1

I was trying to test the output of an fft against a numpy fft for unit testing, I realized soon after when it failed, it wasn't because I had done something wrong, but skcuda literally doesn't produce the same answer. I knew they were going to be different by a bit, but at least one of the numbers is several orders of magnitude off of what numpy produces, and both allclose and almost_equal return massive errors (33% and 25% for rtol=1e-6, 16% for atol=1e-6). What am I doing wrong here? Can I fix this?

Test file:

import pycuda.autoinit
from skcuda import fft
from pycuda import gpuarray
import numpy as np

def test_skcuda():
    array_0 = np.array([[1, 2, 3, 4, 5, 4, 3, 2, 1, 0]], dtype=np.float32)
    array_1 = array_0 * 10
    time_domain_signal = np.array([array_0[0], array_1[0]], dtype=np.float32)
    fft_point_count = 10
    fft_plan = fft.Plan(fft_point_count, np.float32, np.complex64,
                        batch=2)
    fft_reserved = gpuarray.empty((2, fft_point_count // 2 + 1), dtype=np.complex64)
    fft.fft(gpuarray.to_gpu(time_domain_signal), fft_reserved, fft_plan)

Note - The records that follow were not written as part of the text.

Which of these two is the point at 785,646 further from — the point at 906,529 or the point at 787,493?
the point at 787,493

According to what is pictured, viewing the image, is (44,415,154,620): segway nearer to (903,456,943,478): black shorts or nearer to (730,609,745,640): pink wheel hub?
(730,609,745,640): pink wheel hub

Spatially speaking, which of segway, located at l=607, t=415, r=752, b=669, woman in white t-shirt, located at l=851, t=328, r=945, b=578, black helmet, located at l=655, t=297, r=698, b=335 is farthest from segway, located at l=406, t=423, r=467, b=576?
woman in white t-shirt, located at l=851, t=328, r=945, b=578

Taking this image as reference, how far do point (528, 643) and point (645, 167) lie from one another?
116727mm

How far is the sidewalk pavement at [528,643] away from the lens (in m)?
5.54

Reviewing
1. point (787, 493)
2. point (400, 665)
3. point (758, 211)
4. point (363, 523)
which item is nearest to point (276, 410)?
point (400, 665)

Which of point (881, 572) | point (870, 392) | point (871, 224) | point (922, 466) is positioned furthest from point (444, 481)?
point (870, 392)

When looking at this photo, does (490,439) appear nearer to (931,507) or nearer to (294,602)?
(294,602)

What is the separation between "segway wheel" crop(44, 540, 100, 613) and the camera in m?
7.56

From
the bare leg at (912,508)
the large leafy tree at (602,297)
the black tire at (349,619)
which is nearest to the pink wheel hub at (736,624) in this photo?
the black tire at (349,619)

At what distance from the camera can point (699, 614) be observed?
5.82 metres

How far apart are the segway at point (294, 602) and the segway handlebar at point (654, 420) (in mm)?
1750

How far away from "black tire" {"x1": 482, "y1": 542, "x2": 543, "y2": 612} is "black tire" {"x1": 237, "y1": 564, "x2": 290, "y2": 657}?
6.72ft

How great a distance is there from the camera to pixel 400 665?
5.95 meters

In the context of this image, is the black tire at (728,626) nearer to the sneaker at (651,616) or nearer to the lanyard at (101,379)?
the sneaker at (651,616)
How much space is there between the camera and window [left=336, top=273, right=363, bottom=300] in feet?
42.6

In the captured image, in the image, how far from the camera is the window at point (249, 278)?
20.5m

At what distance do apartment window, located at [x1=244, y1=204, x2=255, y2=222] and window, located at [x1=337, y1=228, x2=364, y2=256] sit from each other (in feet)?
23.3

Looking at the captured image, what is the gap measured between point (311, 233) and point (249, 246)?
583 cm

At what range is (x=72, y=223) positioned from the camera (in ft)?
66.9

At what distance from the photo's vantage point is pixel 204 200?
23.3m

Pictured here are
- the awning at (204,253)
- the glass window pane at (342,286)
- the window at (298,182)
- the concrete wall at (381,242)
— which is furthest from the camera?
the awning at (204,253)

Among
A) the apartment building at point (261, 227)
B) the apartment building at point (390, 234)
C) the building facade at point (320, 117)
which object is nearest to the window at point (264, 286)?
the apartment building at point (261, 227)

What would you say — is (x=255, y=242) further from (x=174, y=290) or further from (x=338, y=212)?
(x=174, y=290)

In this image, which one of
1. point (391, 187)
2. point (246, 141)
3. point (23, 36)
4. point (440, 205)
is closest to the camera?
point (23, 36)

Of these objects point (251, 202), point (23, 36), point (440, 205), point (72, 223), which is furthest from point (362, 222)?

    np.testing.assert_array_almost_equal(
        np.fft.rfft(time_domain_signal, fft_point_count), fft_reserved.get())

test_skcuda()

Assertion failure:

AssertionError: 
Arrays are not almost equal to 6 decimals

(mismatch 25.0%)
 x: array([[ 2.500000e+01+0.000000e+00j, -8.472136e+00-6.155367e+00j,
        -1.193490e-15+2.331468e-15j,  4.721360e-01-1.453085e+00j,
         2.664535e-15+0.000000e+00j,  1.000000e+00+0.000000e+00j],...
 y: array([[ 2.500000e+01+0.000000e+00j, -8.472136e+00-6.155367e+00j,
         8.940697e-08+5.960464e-08j,  4.721359e-01-1.453085e+00j,
         0.000000e+00+0.000000e+00j,  1.000000e+00+0.000000e+00j],...

printed output:

#numpy
[[ 2.50000000e+01+0.00000000e+00j -8.47213595e+00-6.15536707e+00j
  -1.19348975e-15+2.33146835e-15j  4.72135955e-01-1.45308506e+00j
   2.66453526e-15+0.00000000e+00j  1.00000000e+00+0.00000000e+00j]
 [ 2.50000000e+02+0.00000000e+00j -8.47213595e+01-6.15536707e+01j
  -1.11022302e-14+2.39808173e-14j  4.72135955e+00-1.45308506e+01j
   3.55271368e-14+7.10542736e-15j  1.00000000e+01+0.00000000e+00j]]

#skcuda
[[ 2.5000000e+01+0.0000000e+00j -8.4721355e+00-6.1553669e+00j
   8.9406967e-08+5.9604645e-08j  4.7213593e-01-1.4530852e+00j
   0.0000000e+00+0.0000000e+00j  1.0000000e+00+0.0000000e+00j]
 [ 2.5000000e+02+0.0000000e+00j -8.4721359e+01-6.1553673e+01j
   1.4305115e-06-4.7683716e-07j  4.7213597e+00-1.4530851e+01j
   0.0000000e+00+1.9073486e-06j  1.0000000e+01+0.0000000e+00j]]
Krupip
  • 4,404
  • 2
  • 32
  • 54
  • @CrisLuengo I've done this with `np.testing.assert_allclose`, which resulted still in 33% error with `rtol=1e-6`, and I agree, some are within numerical precision, but specifically the 3rd x axis element for each row, for each numpy array are *vastly* different from one another, several orders of magnitude apart. – Krupip Jun 28 '19 at 18:40
  • @CrisLuengo I meant to use atol, not rtol, ended up getting %16.6 difference still, I assume from that 3rd column value. – Krupip Jun 28 '19 at 18:44
  • @CrisLuengo Cuda will use what ever you tell it to, but if you look here, I force everything to be np.float32, so yes, everything is using 32bit floats. – Krupip Jun 28 '19 at 18:49
  • @CrisLuengo Okay, that makes sense, but still, is there an error function that numpy has that will actually recognize that? So far it seems all the approx equal functions they have will still reject it, and I'm not sure under what scenarios and how I can say "these things are close enough!" – Krupip Jun 28 '19 at 18:52
  • @CrisLuengo well its using 32bit float reals, and creating complex numbers during the FFT transformation, but complex64 is two 32bit floats for the real and imaginary part. – Krupip Jun 28 '19 at 18:54

3 Answers3

1

The output of an FFT has an error that is relative to the magnitude of the input values. Each output element is computed from combining all input elements, and therefore it is their magnitudes that determine the precision of the result.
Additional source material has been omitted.